### Your goal
Going down the data below, set down exactly the line with "United States, site maine-difw-vol1_sebo1_3, 2023-01-26" and each line after it through the line with "A: Fisher (Pekania pennanti)."; no other lines.
---------- Recorded data ----------
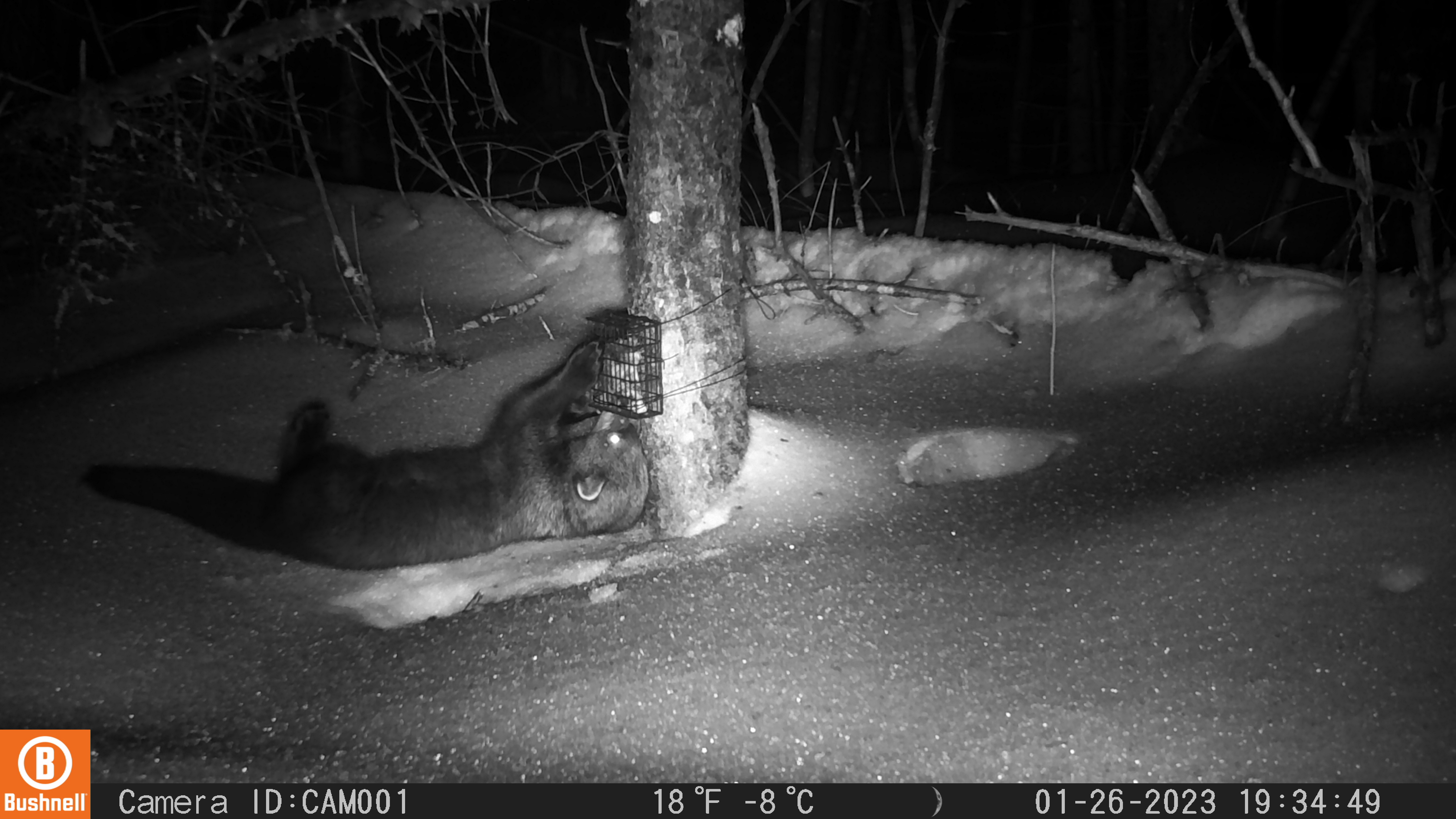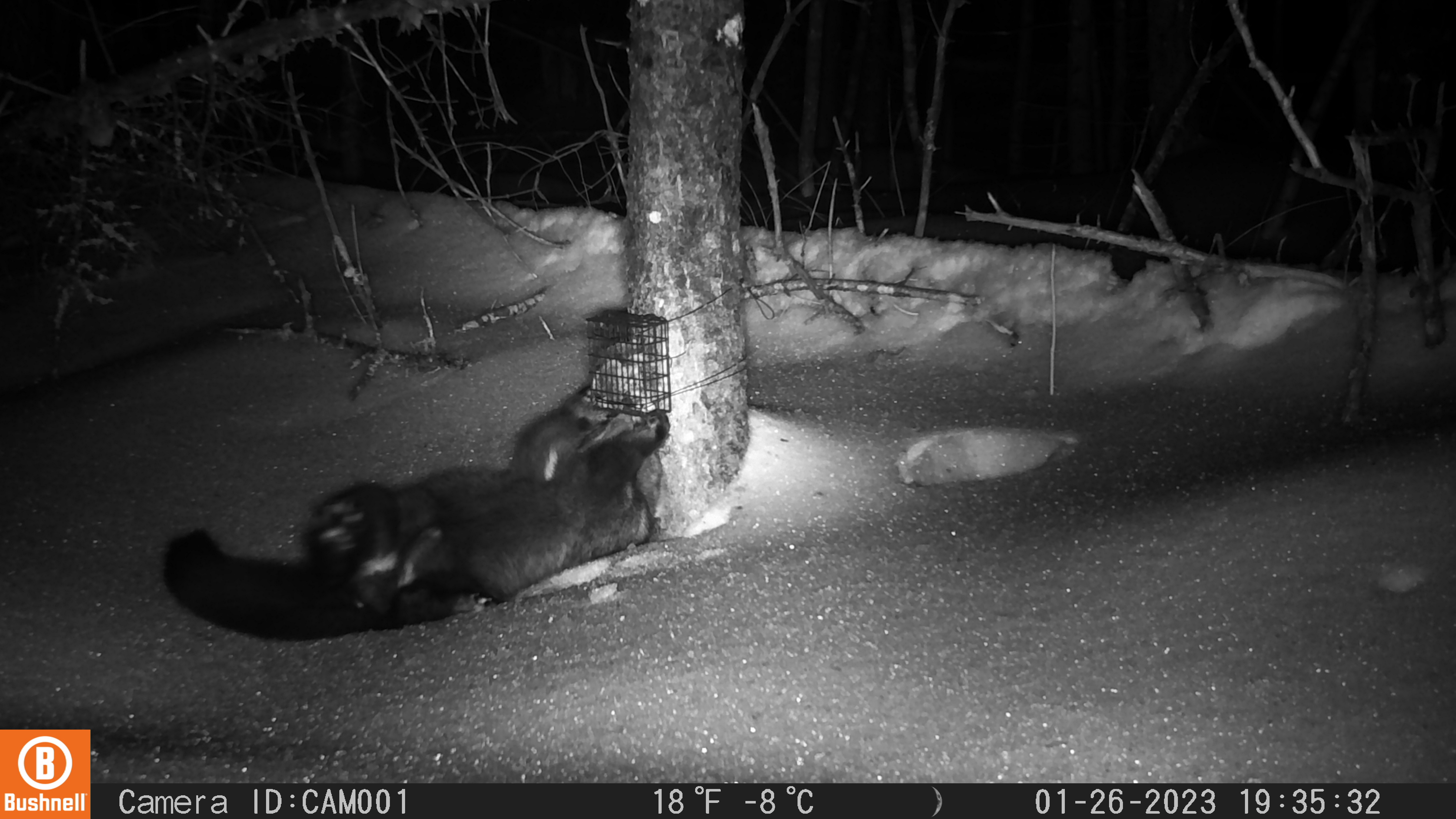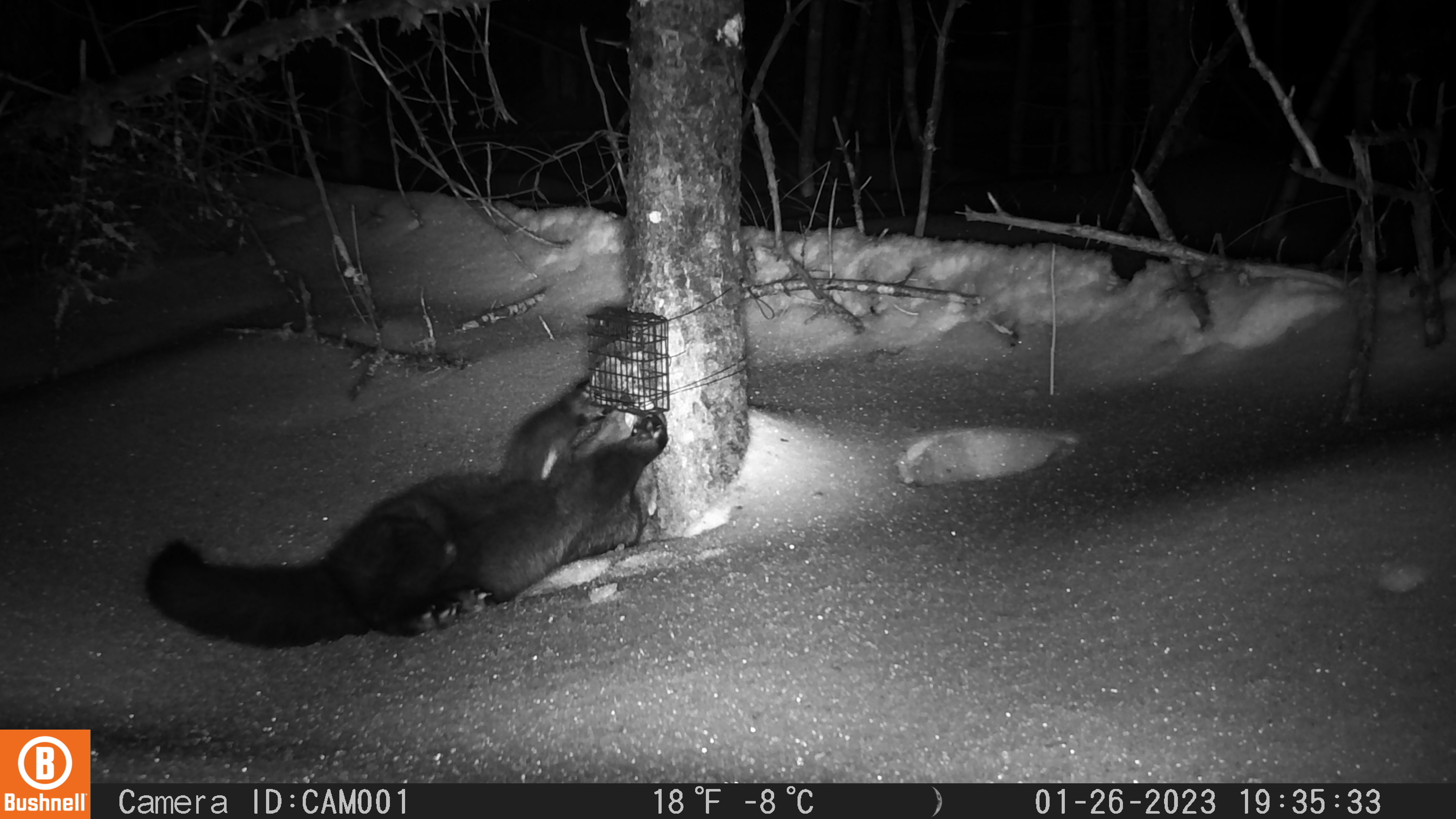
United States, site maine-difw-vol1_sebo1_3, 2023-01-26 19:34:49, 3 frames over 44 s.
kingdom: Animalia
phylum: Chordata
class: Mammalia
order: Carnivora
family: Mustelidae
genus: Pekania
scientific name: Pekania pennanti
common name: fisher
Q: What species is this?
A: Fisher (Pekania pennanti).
----------
---------- Recorded data ----------
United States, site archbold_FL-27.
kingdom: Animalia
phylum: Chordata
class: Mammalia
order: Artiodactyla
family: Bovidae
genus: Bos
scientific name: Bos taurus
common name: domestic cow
----------
### Result of the task
United States, site maine-difw-vol1_sebo1_3, 2023-01-26 19:34:49, 3 frames over 44 s.
kingdom: Animalia
phylum: Chordata
class: Mammalia
order: Carnivora
family: Mustelidae
genus: Pekania
scientific name: Pekania pennanti
common name: fisher
Q: What species is this?
A: Fisher (Pekania pennanti).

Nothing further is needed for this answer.